* **What to do**
1 – Answer these questions using the sustainability text.
(a) Which organization launched the Towards Sustainability Label?
(b) By what year is Europe to be climate-neutral?
(c) What does the letter G in ESG stand for?
2 – Copy out the part of the sustainability text starting at "Responsible funds that" and ending at "the death penalty)".

* **Exercise text**
More information on how KBC Brussels Insurance considers sustainability risks and the principal adverse impacts on sustainability factors can be found at www.kbc.be/investment-legal-documents > Transparency on sustainability risks and adverse impacts on sustainability.
Unless stated otherwise in the pre-contractual documents, KBC Brussels Insurance considers that the likely impact of long-term sustainability risks will be low on the value of the financial products it makes available because of the above exclusion criteria. Consequently, this is considered by the KBC Brussels Insurance agent in their advice.
Responsible funds that your agent provides advice on have the Towards Sustainability Label1, or an application process for this label is pending. This label is an initiative of Febelfin. Funds that have been awarded this label:
• Have a clear sustainability strategy in place
• Exclude very harmful companies or activities
• Pursue a transparent policy in relation to socially questionable practices (for instance, nuclear energy, tax evasion, the death penalty)
See www.towardssustainability.be/en/quality-standard for more details.
Glossary
Sustainability preferences for investing: to keep up with the changing demands of society, we – and by extension the entire financial sector – must make a significant contribution to achieving the European climate targets, one of which is to be climate-neutral in Europe by 2050. The bar is set high with ambitions focusing on Environmental, Social and [good] Governance issuesor ‘ESG’. Whenever we refer to ESG, we are referring not only to the environment (E = Environmental), but also to how a company treats its staff and customers and its role in society (S = Social) and how well a company is run (G = Governance).
European sustainability targets are regulated by legislation, including the Sustainable Finance Disclosure Regulation – or SFDR – (see term) and the EU Taxonomy Regulation (see term). Your sustainability preferences for investing will be assessed based on these two pieces of legislation and the Principle of Adverse Impact (PAI) (see term).

* **Available data**
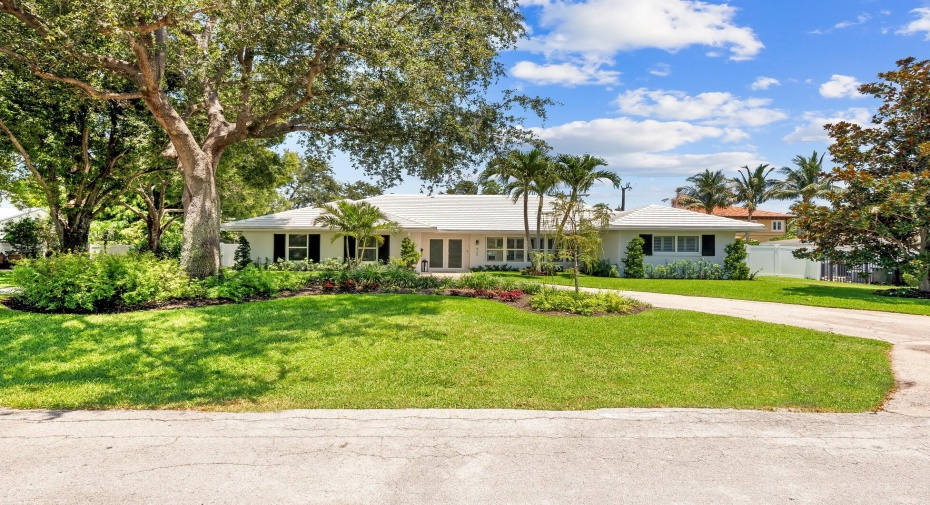 425 NW 18th Street, Delray Beach, Florida 33444, 4 Bedrooms Bedrooms, ,3 BathroomsBathrooms,Single Family,For Sale,18th,RX-10993692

* **Task-by-task solutions**
1 –
(a) Febelfin
(b) 2050
(c) Governance

2 –
Responsible funds that your agent provides advice on have the Towards Sustainability Label1, or an application process for this label is pending. This label is an initiative of Febelfin. Funds that have been awarded this label:
• Have a clear sustainability strategy in place
• Exclude very harmful companies or activities
• Pursue a transparent policy in relation to socially questionable practices (for instance, nuclear energy, tax evasion, the death penalty)